Data for this task:
╭──

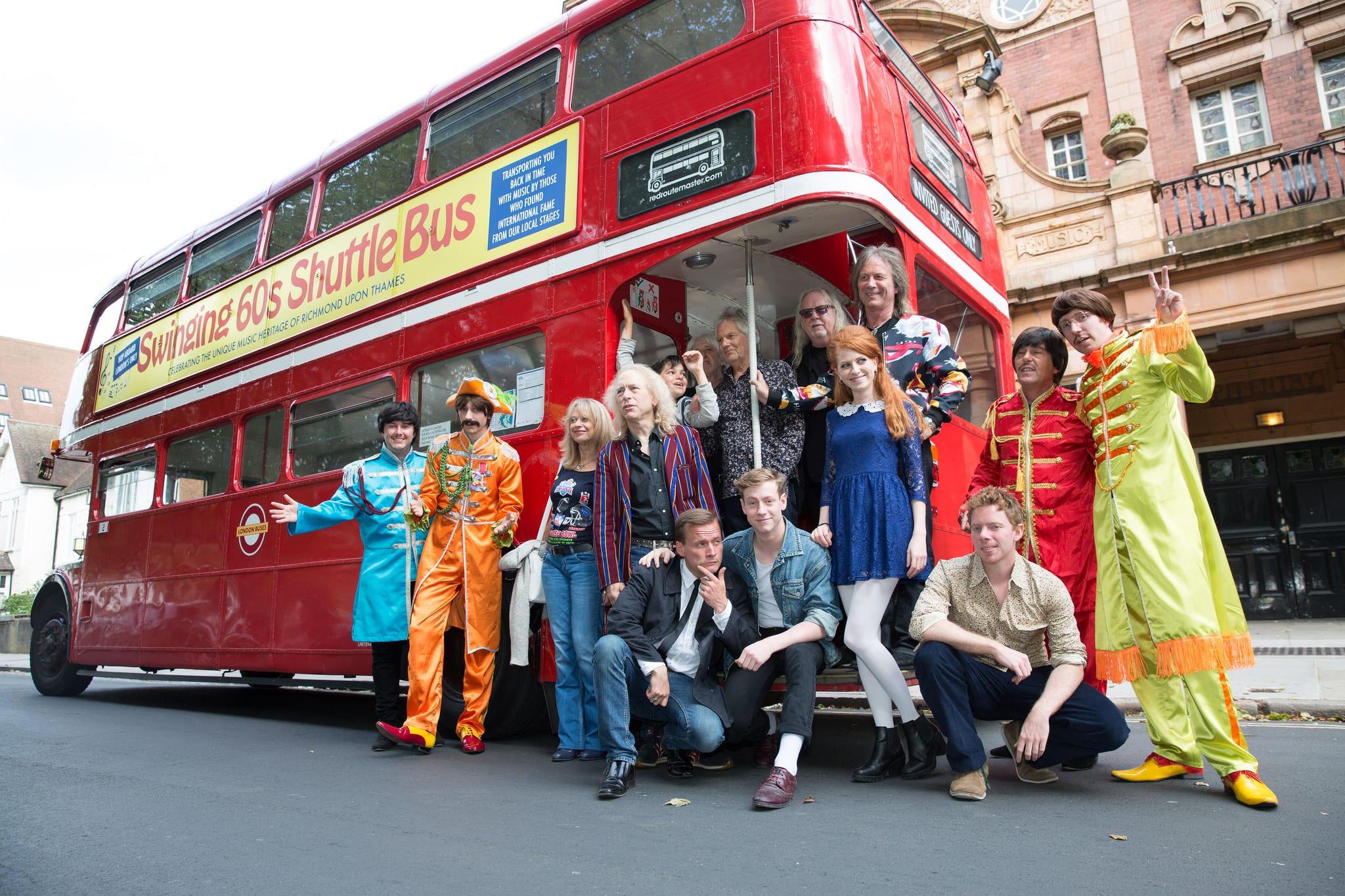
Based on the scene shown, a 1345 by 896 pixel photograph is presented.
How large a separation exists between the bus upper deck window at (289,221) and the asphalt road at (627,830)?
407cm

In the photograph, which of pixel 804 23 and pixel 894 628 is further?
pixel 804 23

╰──
╭──

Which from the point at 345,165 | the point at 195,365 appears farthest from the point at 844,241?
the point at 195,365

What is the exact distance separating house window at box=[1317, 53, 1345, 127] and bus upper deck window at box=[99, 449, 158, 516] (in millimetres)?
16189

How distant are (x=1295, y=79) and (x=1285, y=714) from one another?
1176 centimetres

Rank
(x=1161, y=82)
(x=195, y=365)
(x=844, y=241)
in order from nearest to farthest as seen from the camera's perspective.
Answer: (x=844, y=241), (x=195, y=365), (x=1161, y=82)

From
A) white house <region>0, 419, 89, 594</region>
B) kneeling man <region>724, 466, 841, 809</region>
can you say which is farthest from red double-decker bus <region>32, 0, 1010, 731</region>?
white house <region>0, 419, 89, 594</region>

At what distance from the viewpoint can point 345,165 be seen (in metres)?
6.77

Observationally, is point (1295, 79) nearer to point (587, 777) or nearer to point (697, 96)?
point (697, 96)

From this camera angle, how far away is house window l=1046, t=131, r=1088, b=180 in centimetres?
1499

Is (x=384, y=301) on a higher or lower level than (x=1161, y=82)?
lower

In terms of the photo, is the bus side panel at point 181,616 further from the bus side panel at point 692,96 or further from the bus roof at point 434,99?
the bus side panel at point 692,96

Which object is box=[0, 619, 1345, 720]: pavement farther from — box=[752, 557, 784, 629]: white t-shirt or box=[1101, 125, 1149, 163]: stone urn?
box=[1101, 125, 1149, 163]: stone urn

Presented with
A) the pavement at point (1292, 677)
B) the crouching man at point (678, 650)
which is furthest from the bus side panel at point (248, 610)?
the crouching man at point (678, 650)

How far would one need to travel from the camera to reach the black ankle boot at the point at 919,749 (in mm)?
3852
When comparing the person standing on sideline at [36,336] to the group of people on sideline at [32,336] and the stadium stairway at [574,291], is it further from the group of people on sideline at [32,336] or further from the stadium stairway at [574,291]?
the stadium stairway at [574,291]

╰──
╭──

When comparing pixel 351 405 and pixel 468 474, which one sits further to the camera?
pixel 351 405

╰──

Objective: Return every line of the items that contains the word "stairway".

Solved problem:
When comparing the person standing on sideline at [36,336] to the group of people on sideline at [32,336] and the stadium stairway at [574,291], is it further from the group of people on sideline at [32,336] or further from the stadium stairway at [574,291]?
the stadium stairway at [574,291]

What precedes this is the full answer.